La série suit une bande de nerds dans leurs pérégrinations sociales, au moment où arrive leur nouvelle voisine, "graphiquement optimisée".
De mon point de vue de neuro-atypique, cette série comique est une pépite.
D'abord, parce qu'un large spectre du neuro-atypisme et de l'intelligence est proposé au spectateur : Penny (incarnée par Kaley Cuoco) est la bimbo pas diplômée, neurotypique, passionnée par les chaussures et les cartes de crédit, superficielle et amatrice de beaux mecs, grands, forts et riches.
Elle est, si vous me permettez cette expression, diamétralement opposée à Sheldon (Jim Parsons) : docteur en physique théorique supérieurement intelligent, parfaitement rationnel, d'une culture sans bornes.
Entre les deux, on trouve d'abord Howard - qui n'est qu'ingénieur, Raj - docteur en astrophysique, et Leonard - docteur en physique expérimentale, rejoints plus tard par Amy - docteure en neurobiologie puis par Bernadette, qui va finir par devenir docteure en micro-biologie.

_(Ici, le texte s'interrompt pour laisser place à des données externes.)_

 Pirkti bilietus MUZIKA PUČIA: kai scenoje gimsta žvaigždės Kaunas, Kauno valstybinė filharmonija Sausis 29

Rien que ce panel de protagonistes nous en apprend déjà beaucoup sur les qualités intrinsèques de la série : le biais sexiste dont les moins tolérants auraient pu se plaindre au début disparaît assez vite lorsque d'une part la complémentarité des profils psychologiques est attestée dès les premiers épisodes, puis d'autre part lorsque Bernadette et Amy intègrent le groupe. Les hommes et les femmes sont sur un pied d'égalité, l'équilibre est juste parfait.

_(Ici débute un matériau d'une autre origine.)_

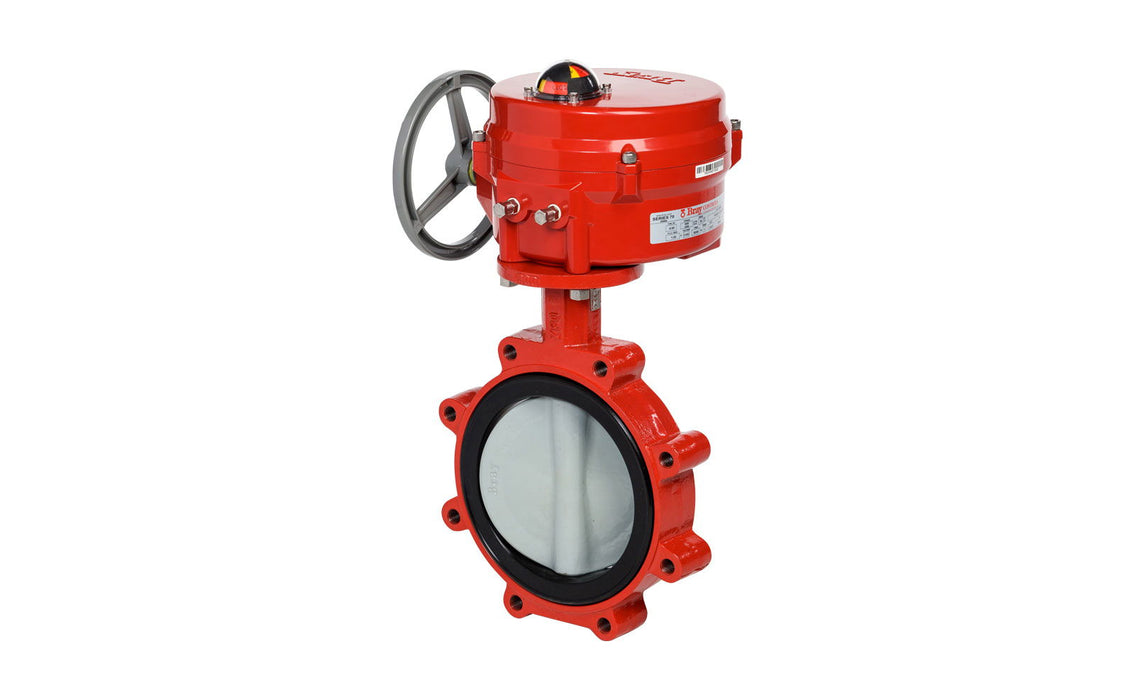 30 inch Flanged Butterfly Valve Resilient Seated, ANSI Class 125/150, DI body,NDI Disc, CV 18090, Normally Open | 120 VAC, Modulating, 40680 lb-in, NEMA 4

Il faut aussi noter les personnages secondaires, ou en tout cas qui apparaissent moins souvent à l'écran, dont la présence vise toujours à équilibrer les rapports sociaux. Si le ton est donné assez vite en ce qui concerne les oppositions parfois douloureuses entre les intellectuels et les non-intellectuels, le reste de la série va montrer des situations où une symbiose entre les deux "clans" est possible.
Ce qui fait probablement de Penny le personnage principal de la série : sans elle, les contacts entre les brainiacs et les autres n'existeraient tout simplement pas.

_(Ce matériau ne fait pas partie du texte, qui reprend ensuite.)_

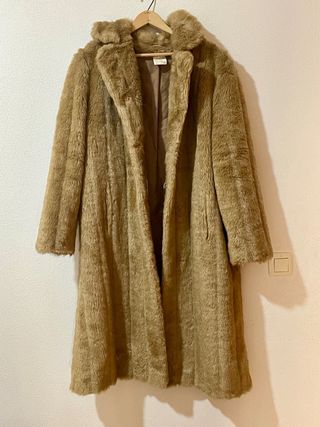 Abrigo pelo sintético Astraka vintage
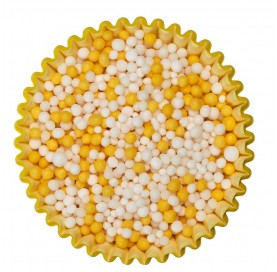 Piccole sfere di zucchero Diamant Giallo per decorazioni torte | Diamanti di Zucchero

Ces personnages secondaires n'en sont pas moins prestigieux : en chair et en os ou simplement en voix-off, le casting de renfort dépote. Le tableau de chasse inclue par exemple Steven Hawking, Stan Lee, Leonard Nimoy, George Smoot, Neil deGrasse Tyson, Buzz Aldrin et beaucoup d'autres.
Ce qui m'impressionne le plus dans cette série est la justesse des situations sociales, et plus généralement, comment sont dépeints les comportements des neuro-atypiques. À aucun moment il n'est fait mention d'autisme, de trouble de l'autisme ou de trouble du comportement (à l'exception du toc de Sheldon) : les comportements des uns et des autres sont "normaux". Les "excentricités" de chacun, y compris des neurotypiques, font partie de leur caractère et ne sont jamais présentées comme un défaut à corriger, mais comme des caractéristiques avec lesquelles tout le monde doit composer : le mutisme sélectif de Raj, les achats compulsifs de Penny, les contrats de Sheldon, etc.
C'est peut-être en cela que The Big Bang Theory est irréaliste : dans la "vraie" vie, les choses ne sont pas aussi simples, et les gens ne sont pas aussi inclusifs.
Néanmoins, le réalisme des situations reste saisissant. Les similitudes des dialogues de la série et ceux survenus dans ma propre vie sont troublantes, parfois au mot près, au point que le stéréotype en devienne occasionnellement effrayant.
Alors, par contre, pour apprécier la série, ne la regardez pas en VF. Navré pour les doubleurs français, mais ils font passer les protagonistes pour des lycéens demeurés. Ça change complètement le ton de la série dès les premiers instants. En outre, les dialogues jouent pas mal avec les mots, au point qu'il est parfois difficile d'en faire une bonne traduction orale : les sous-titres s'avèrent salvateurs dans pareille situation pour qui n'est pas familier des idiomes américains.
En bref, The Big Bang Theory est une série essentielle pour quiconque d'un peu sensibilisé à la "cause" des intellectuels, sans pour autant faire preuve de mépris envers les "gens normaux" (comme c'était par exemple le cas avec House, dans un autre genre). L'orientation sitcom lui sied parfaitement, sans pour autant dégouliner de bons sentiments. L'humour omniprésent laisse parfois la place à de profondes réflexions (notamment concernant le cas de Raj).